Over the last few years, I’ve come to rely on Azure App Services very heavily as a host for my APIs. In my most recent project, we created an API layer that accepted some fairly large payloads. By doing such I learned a couple of things about App Services:
- App Services are a great alternative to on-premise solutions using IIS and really delivers on the PaaS promise of removing the worries of having to manage a web server.
- You still have to be at least a little concerned (or at least aware) of the web server.
Obviously this second point seems counter-intuitive to the general value of PaaS solutions expressed in the first point. But believe-it-or-not, buried under all the Azure Platform software and hardware we don’t have to concern ourselves with, lies some of our old familiar friends from the on-prem world. In this case, it is Internet Information Server (IIS) that provides much of the underlying capabilities provided by App Services.
We came across this by creating an API layer that accepted some fairly large payloads in the POSTs. This issue was somewhat difficult to debug at first because the vast majority of the calls into the service worked as expected. And further, it was an HTTP 403 error, implying some kind of access issue. We noticed after some time that it was only the larger requests that were failing. We found out, via Microsoft support, that our issue was due to size throttling that is implemented in IIS–which we never would have guessed as we were using App Services and not IIS and wouldn’t have considered this limitation.

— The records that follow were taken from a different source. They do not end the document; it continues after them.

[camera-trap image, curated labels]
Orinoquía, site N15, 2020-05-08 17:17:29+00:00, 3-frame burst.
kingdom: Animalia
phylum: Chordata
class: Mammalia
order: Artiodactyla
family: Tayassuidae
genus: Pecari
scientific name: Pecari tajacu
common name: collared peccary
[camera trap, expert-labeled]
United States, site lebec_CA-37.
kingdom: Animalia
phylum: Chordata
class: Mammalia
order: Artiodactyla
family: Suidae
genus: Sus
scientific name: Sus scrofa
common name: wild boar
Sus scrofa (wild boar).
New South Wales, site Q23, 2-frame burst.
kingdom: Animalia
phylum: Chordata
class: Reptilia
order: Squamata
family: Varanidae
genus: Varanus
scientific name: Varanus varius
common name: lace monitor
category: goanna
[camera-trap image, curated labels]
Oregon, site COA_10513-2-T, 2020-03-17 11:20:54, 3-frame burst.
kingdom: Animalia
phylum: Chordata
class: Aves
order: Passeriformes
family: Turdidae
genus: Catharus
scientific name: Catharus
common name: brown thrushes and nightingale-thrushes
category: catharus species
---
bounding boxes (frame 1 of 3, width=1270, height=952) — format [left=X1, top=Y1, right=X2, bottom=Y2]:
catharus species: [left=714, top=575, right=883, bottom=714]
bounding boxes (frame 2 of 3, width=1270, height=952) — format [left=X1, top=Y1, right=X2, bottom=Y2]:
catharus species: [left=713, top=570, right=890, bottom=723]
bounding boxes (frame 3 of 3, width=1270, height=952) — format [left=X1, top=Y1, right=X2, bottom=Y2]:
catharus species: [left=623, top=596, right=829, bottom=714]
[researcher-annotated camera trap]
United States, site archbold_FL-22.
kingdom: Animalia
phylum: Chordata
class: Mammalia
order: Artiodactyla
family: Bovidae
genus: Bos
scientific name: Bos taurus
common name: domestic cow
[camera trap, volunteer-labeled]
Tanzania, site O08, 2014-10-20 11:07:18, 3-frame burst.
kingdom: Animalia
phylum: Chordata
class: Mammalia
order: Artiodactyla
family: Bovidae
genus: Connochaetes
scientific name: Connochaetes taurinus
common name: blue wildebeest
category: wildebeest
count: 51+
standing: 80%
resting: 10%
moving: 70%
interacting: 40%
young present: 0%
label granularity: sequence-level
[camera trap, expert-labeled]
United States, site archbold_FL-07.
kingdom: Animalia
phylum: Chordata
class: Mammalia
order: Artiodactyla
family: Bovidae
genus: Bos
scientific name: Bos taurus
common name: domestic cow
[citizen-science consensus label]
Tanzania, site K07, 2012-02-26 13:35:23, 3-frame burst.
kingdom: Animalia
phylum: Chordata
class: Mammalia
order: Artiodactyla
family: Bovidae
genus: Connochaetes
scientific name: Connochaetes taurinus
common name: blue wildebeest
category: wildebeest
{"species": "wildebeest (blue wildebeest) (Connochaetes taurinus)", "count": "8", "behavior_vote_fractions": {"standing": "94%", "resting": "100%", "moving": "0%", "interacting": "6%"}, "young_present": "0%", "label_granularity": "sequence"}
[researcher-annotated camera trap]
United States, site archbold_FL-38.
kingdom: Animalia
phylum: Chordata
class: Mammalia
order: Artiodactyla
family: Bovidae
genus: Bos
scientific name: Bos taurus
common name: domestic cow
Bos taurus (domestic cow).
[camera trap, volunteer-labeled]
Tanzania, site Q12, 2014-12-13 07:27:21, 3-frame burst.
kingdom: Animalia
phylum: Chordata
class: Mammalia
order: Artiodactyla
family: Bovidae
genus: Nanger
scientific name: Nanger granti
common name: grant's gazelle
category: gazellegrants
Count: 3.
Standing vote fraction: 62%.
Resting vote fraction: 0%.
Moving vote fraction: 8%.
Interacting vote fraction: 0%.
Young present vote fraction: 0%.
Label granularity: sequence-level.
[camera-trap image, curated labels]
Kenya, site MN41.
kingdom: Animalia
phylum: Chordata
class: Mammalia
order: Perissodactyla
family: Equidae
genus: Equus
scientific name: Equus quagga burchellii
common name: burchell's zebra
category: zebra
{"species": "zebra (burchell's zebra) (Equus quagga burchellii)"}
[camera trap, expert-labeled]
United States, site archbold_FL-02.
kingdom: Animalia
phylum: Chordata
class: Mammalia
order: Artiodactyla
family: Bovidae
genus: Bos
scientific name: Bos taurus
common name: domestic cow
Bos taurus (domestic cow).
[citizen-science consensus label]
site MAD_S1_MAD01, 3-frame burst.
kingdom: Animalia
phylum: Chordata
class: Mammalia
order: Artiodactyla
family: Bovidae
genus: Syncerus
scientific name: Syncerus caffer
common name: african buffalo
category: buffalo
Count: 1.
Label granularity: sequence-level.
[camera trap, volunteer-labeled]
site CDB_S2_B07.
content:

The solution was fairly simple: we had to inform the underlying IIS instance to continue processing even after the threshold is hit. This is done by passing the value “100-Continue” in the Expect header on each request.
But that presented another problem: we couldn’t force all of our API clients to pass a new header for existing (and previously working) interfaces.
Fortunately, we were already using API Management and had a very easy to implement solution. We just needed a policy that attached the appropriate header to every request so the backend (our API on App Services) would work correctly. We added the following inbound policy to “All operations”:
<policies>
<inbound>
<base />
<set-header name="Expect" exists-action="append">
<value>100-continue</value>
</set-header>
</inbound>
... etc.
</policies>
After all that, things continued to work as expected!